— Consigne de travail —
Transcrivez à l'identique le passage du texte sur l'opération des yeux au laser qui commence par les mots contenant « Les tarifs étant » et se termine par « vacances en Inde). ».

— Texte sélectionné —
◇ ◇ ◇ ◇ ◇ ◇ ◇

Deux techniques différentes d’opération laser sont utilisées, en fonction des caractéristiques de l’œil du patient. L’une consiste à appliquer le laser directement sur la cornée (la méthode PRK). Relativement simple, cette méthode offre l’avantage de minimiser les risques d’infection. Son désavantage, c’est qu’il faudra attendre quelques semaines avant de retrouver une vision parfaite. L’autre méthode, baptisée Lasik, consiste à découper et soulever un petit volet sur la cornée. Le laser s’applique sous ce volet, refermé ensuite. Cette méthode, qui ne peut être appliquée que sur des candidats dont la cornée est suffisamment épaisse, permet une récupération immédiate: le patient retrouve une vue parfaite quelques heures à peine après l’opération. Spectaculaire.

Avant une telle intervention, le patient doit effectuer un bilan préopératoire sous la forme d’une série de tests. «Nous utilisons des appareils très précis et performants qui mesurent notamment l’épaisseur de la cornée et les irrégularités de la surface de l’œil. Le taux de réussite de l’opération est très élevé, mais nous n’opérons pas tout le monde. Après examen, environ un quart des candidats ne sont pas opérés. Dans la plupart des cas parce que leur cornée est trop fine ou irrégulière. Nous sommes très exigeants pour le bilan préopératoire, ce qui nous permet d’éviter les complications.»

Très courante aux Etats-Unis, en Australie et en Amérique du Sud, l’opération des yeux reste peu pratiquée chez nous. «Les Suisses sont frileux, sourit Bijan Farpour. En Europe, on la pratique davantage au sud, notamment en Espagne.» Les raisons sont aussi économiques, car les assurances ne remboursent pas l’intervention et le prix est relativement élevé: entre 2000 et 2800 francs par œil en fonction des cliniques.

Il faut cependant prendre en compte ce que dépense la personne myope, au fil des années, pour les lunettes ou les verres de contact qu’elle n’aura plus besoin d’acheter après l’intervention. Certaines assurances complémentaires, qui remboursent une paire de lunette tous les deux ans, commencent d’ailleurs à considérer la prise en charge de l’opération au laser.

Les tarifs étant beaucoup moins élevés à l’étranger, certains Suisses n’hésitent plus à s’offrir un voyage en même temps que cette intervention chirurgicale. Ce tourisme médical a d’ailleurs été souvent médiatisé (le dernier exemple en date étant la journaliste du magazine L’Hebdo qui racontait l’an dernier sur plusieurs pages son opération oculaire, bon marché et réussie, en marge de ses vacances en Inde).

◇ ◇ ◇ ◇ ◇ ◇ ◇

— Extraits de données —
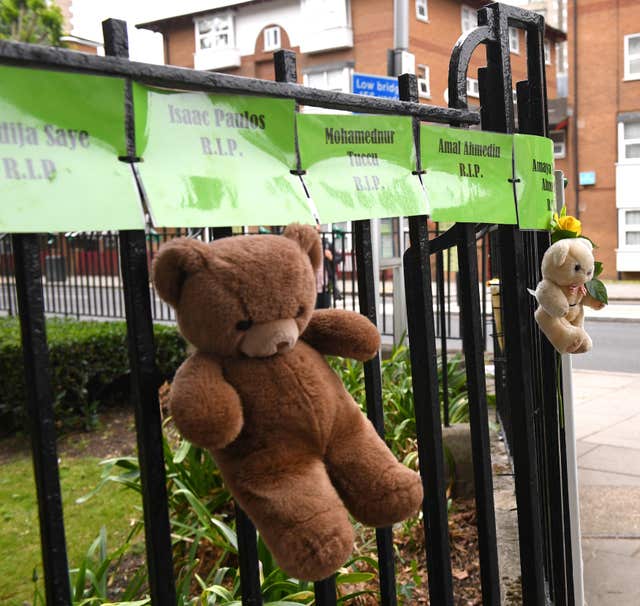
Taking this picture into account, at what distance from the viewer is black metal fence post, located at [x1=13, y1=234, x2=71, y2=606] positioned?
1061 mm

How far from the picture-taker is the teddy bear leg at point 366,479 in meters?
1.18

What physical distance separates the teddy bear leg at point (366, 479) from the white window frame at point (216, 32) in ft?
104

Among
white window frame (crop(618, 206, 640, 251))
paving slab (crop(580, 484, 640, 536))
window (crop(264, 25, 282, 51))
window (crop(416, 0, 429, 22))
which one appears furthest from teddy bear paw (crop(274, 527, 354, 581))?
window (crop(264, 25, 282, 51))

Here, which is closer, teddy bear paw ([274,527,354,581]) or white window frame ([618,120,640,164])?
teddy bear paw ([274,527,354,581])

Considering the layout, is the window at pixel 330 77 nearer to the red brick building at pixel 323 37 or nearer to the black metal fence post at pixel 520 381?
the red brick building at pixel 323 37

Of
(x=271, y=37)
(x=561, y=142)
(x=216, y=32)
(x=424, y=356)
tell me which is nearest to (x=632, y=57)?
(x=561, y=142)

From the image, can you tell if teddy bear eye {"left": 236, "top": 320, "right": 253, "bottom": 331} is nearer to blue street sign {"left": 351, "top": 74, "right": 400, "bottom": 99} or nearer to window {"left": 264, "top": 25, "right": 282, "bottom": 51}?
blue street sign {"left": 351, "top": 74, "right": 400, "bottom": 99}

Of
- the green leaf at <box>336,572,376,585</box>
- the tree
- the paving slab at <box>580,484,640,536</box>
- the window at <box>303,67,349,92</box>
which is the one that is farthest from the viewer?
the window at <box>303,67,349,92</box>

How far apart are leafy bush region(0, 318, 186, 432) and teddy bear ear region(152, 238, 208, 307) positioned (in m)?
5.25


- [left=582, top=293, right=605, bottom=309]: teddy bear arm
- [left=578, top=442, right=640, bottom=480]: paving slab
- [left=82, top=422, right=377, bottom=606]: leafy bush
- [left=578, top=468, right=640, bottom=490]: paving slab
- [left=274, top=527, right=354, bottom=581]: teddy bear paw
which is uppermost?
[left=582, top=293, right=605, bottom=309]: teddy bear arm

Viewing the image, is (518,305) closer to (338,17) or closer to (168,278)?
(168,278)

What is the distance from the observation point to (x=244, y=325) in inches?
41.4

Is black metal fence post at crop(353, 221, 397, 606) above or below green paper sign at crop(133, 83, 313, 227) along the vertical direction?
below

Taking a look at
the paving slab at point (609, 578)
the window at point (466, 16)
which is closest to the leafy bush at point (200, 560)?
the paving slab at point (609, 578)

◇ ◇ ◇ ◇ ◇ ◇ ◇

— Résultat attendu —
Les tarifs étant beaucoup moins élevés à l’étranger, certains Suisses n’hésitent plus à s’offrir un voyage en même temps que cette intervention chirurgicale. Ce tourisme médical a d’ailleurs été souvent médiatisé (le dernier exemple en date étant la journaliste du magazine L’Hebdo qui racontait l’an dernier sur plusieurs pages son opération oculaire, bon marché et réussie, en marge de ses vacances en Inde).